### Document segment
◆ ◆ ◆
The appellant argues that a retrial constitutes double jeopardy which is prohibited by the Fourteenth Amendment, citing Benton v. Maryland, 395 U.S. 784, 89 S. Ct. 2056, 23 L. Ed. 2d 707 (1969). Appellant recognizes that there are situations in which a jury can be dismissed without jeopardy attaching, and one of these occurs when the jury is unable to reach a verdict. The discretion to discharge the jury, appellant urges, may be exercised only in extraordinary and striking circumstances. Downum v. United States, 372 U.S. 734, 83 S. Ct. 1033, 10 L. Ed. 2d 100 (1963).
Appellant's threshold point is that there is no record from which this Court can review the question of whether the trial judge abused his discretion in the discharge of the jury. A court reporter was present throughout the trial, and a transcript has been prepared and filed, but the reporter was not present at any session after the jury began its deliberation. There is no stenographic transcript of the proceedings of September 19, 1970, the second day of deliberation and the day upon which the mistrial was declared. From this fact the appellant argues that there is no record, and he must be discharged. We do not agree.
The appellant was entitled to the presence of a court reporter at all sessions of the court. Rule 252, Rules of Criminal Procedure, 17 A.R.S. A court reporter was not present at any session after the jury had been instructed, but the appellant did not request the presence of a reporter at any such session, and appellant took part in such sessions without once requesting a court reporter.
In State v. Crowder, 103 Ariz. 264, 440 P.2d 29 (1968), we held that where no objection was made by the defendant to proceeding to trial without a reporter, he waives his right to thereafter complain that the proceedings were not reported. The holding in Crowder was reaffirmed in State v. Burrell, 106 Ariz. 100, 471 P.2d 712 (1970), and we held that the right to have the proceedings taken down and transcribed may be waived.
Due process does not require a stenographic transcript in every case. Alternative methods of reporting trial proceedings are permissible if they place before an appellate court an equivalent report of the events at trial from which the appellant's contentions arise. The material before the state court must constitute a record of sufficient completeness for adequate consideration of the errors assigned. Draper v. Washington, 372 U.S. 487, 83 S. Ct. 774, 9 L. Ed. 2d 899 (1963).
Putting aside the fact of waiver of a court reporter, we find that there is a sufficient record before us which meets the test of Draper, supra. The record sent forward to us includes, among other documents and exhibits, the minutes taken by the clerk at all sessions of the court including those after the jury had begun its liberation and including the session at which the trial judge ordered the mistrial. In addition, there is a reporter's transcript of the argument and representations made by counsel for appellant at the Motion to Quash the information in this case. For the purposes of reviewing this matter we will accept the statements of counsel for appellant made in the motion as true.
For many years it has been recognized that a defendant may be retried after a trial judge had, without the defendant's consent, discharged a jury unable to agree on a verdict. United States v. Perez, 9 Wheat. 579, 6 L. Ed. 165 (1824). This position has been reaffirmed in Wade v. *535 Hunter, 336 U.S. 684, 69 S. Ct. 834, 93 L. Ed. 974 (1949), and United States v. Jorn, 400 U.S. 470, 91 S. Ct. 547, 27 L. Ed. 2d 543 (1971).
◆ ◆ ◆
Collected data
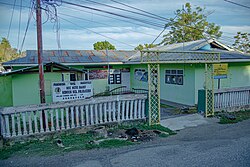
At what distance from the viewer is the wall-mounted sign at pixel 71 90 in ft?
25.9

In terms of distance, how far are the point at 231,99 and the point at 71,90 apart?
7.71m

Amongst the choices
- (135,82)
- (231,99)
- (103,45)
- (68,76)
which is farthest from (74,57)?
(103,45)

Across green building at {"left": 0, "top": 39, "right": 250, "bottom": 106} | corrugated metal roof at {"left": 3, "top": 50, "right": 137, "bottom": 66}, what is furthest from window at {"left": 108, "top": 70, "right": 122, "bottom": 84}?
corrugated metal roof at {"left": 3, "top": 50, "right": 137, "bottom": 66}

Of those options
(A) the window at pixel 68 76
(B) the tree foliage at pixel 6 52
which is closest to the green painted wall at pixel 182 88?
◆ ◆ ◆
### Goals
**A.** For each statement below, indicate whether it agrees with the opinion excerpt on retrial and double jeopardy. Answer yes or no, and quote the words of the excerpt that decide it. (i) A stenographic transcript exists for the proceedings on the day the mistrial was declared. (ii) The appellant took part in the sessions after the jury was instructed without requesting a court reporter. (iii) The record before the court includes the clerk's minutes of the session at which the trial judge ordered the mistrial.
**B.** Return verbatim the lines of the records, starting with the line that contains "Across green building" and going on through the end of the records.

### Results for each task
**A.**
(i) No: "There is no stenographic transcript of the proceedings of September 19, 1970, the second day of deliberation and the day upon which the mistrial was declared."
(ii) Yes: "appellant took part in such sessions without once requesting a court reporter."
(iii) Yes: "the minutes taken by the clerk at all sessions of the court including those after the jury had begun its liberation and including the session at which the trial judge ordered the mistrial."

**B.**
Across green building at {"left": 0, "top": 39, "right": 250, "bottom": 106} | corrugated metal roof at {"left": 3, "top": 50, "right": 137, "bottom": 66}, what is furthest from window at {"left": 108, "top": 70, "right": 122, "bottom": 84}?
corrugated metal roof at {"left": 3, "top": 50, "right": 137, "bottom": 66}

Of those options
(A) the window at pixel 68 76
(B) the tree foliage at pixel 6 52
which is closest to the green painted wall at pixel 182 88?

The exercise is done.